As large companies, such as Walmart and Murphy Oil, entered the market and began selling fuel for a lower price than the Becks could purchase it, they divested the retail venture to focus on construction.
“Construction was a good fit,” Beck says. “That was prior to the boom and bust, so the timing was good.”
In addition to building homes and light commercial properties, the company found regular clients in U.S. Sugar and Southern Garden Citrus — the two primary industrial companies in the region. Beck says business was good, but importing trades from the coastal counties was expensive and not always reliable because of challenging logistics. To fill the void, the company began adding the needed trades. Beck himself is a licensed electrician, plumber and roofing contractor. He also has a real estate license, and the company added a real estate brokerage division, where Earl Beck remains active.

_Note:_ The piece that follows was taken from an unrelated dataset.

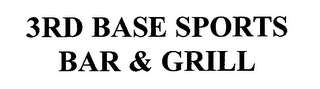 3RD BASE SPORTS BAR & GRILL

“It morphed into what it is now out of necessity because, where we were, our options were so limited with regard to subcontractors,” Beck says. “Rather than paying a guy to come in from the coast and hoping he can fit us into his schedule and paying a premium for the work just to get him to go over there, we realized we could do it better. That's when the trades were born, and now because we have those trades, we have to feed the beast.”
That appetite isn’t sated only by the move to Fort Myers. Once its foothold is established on the Gulf Coast, Beck plans for more growth to follow. Beck Cos. already works throughout Florida with relationships established statewide.
Pisello expects Beck will be as well-received in other markets as it will be in Southwest Florida.
“They don’t play the games like a lot of other subcontractors do,” Pisello says. “Companies like that do a great job because they know how to do it right. They know what they need to do; they get it done. And if there is a problem, they take care of it. It’s a first-class organization. Not everyone I work with is like that.”
Sky is the limit
Although the expansion and potential growth is exciting, Beck admits running a 50-employee company offering multiple services in the midst of moving its headquarters is chaotic. “I don’t sleep much,” he says.
The new headquarters in Fort Myers is approximately 6,600 square feet, including some 2,000 square feet of office space and the remainder in warehousing for parts and equipment. With the anticipation of eventually outgrowing the building, Beck leased the space rather than purchasing it. The building is purposefully sited to minimize warehousing needs.
“We deal with most of the vendors who are within a block of this facility, so any given day we can be restocked two or three times,” Beck says. “We may still rapidly outgrow it. I hope that's the case.”
With a new, more visible headquarters and an effort to market the Beck Cos. brand to consumers in the homebuilding and home services space, Beck expects to accelerate the company’s growth beyond the 25% average annual gain in recent years. Beck anticipates as much a $8 million in gross revenues in 2019., which would mean hiring more personnel.
“We can handle the volume we're doing now, but as we grow in the manner, I anticipate we're going to be hiring,” Beck says. “The goal is to get to the point where we're hiring every day. But I don’t want to grow so rapidly that it is unsustainable.”
Like other companies in a growing economy — and construction firms — Beck faces staffing challenges. As an active member of economic development councils of both Glades and Hendry counties, Beck says the workforce training and retention issues there are paramount.
“Hiring is the toughest challenge we face,” Beck says. “What we have to overcome is this notion that you have to get a college degree to get a good job. A plumber or electrician or HVAC tech can make really good money.”
Among the new hires will be CAD engineers, planners and designers while Beck pursues certification in civil engineering and land development. That will eventually be followed by architectural services.
“As long as the population of Florida continues to grow, the sky is the limit,” Beck says. “I don't see an end to it.”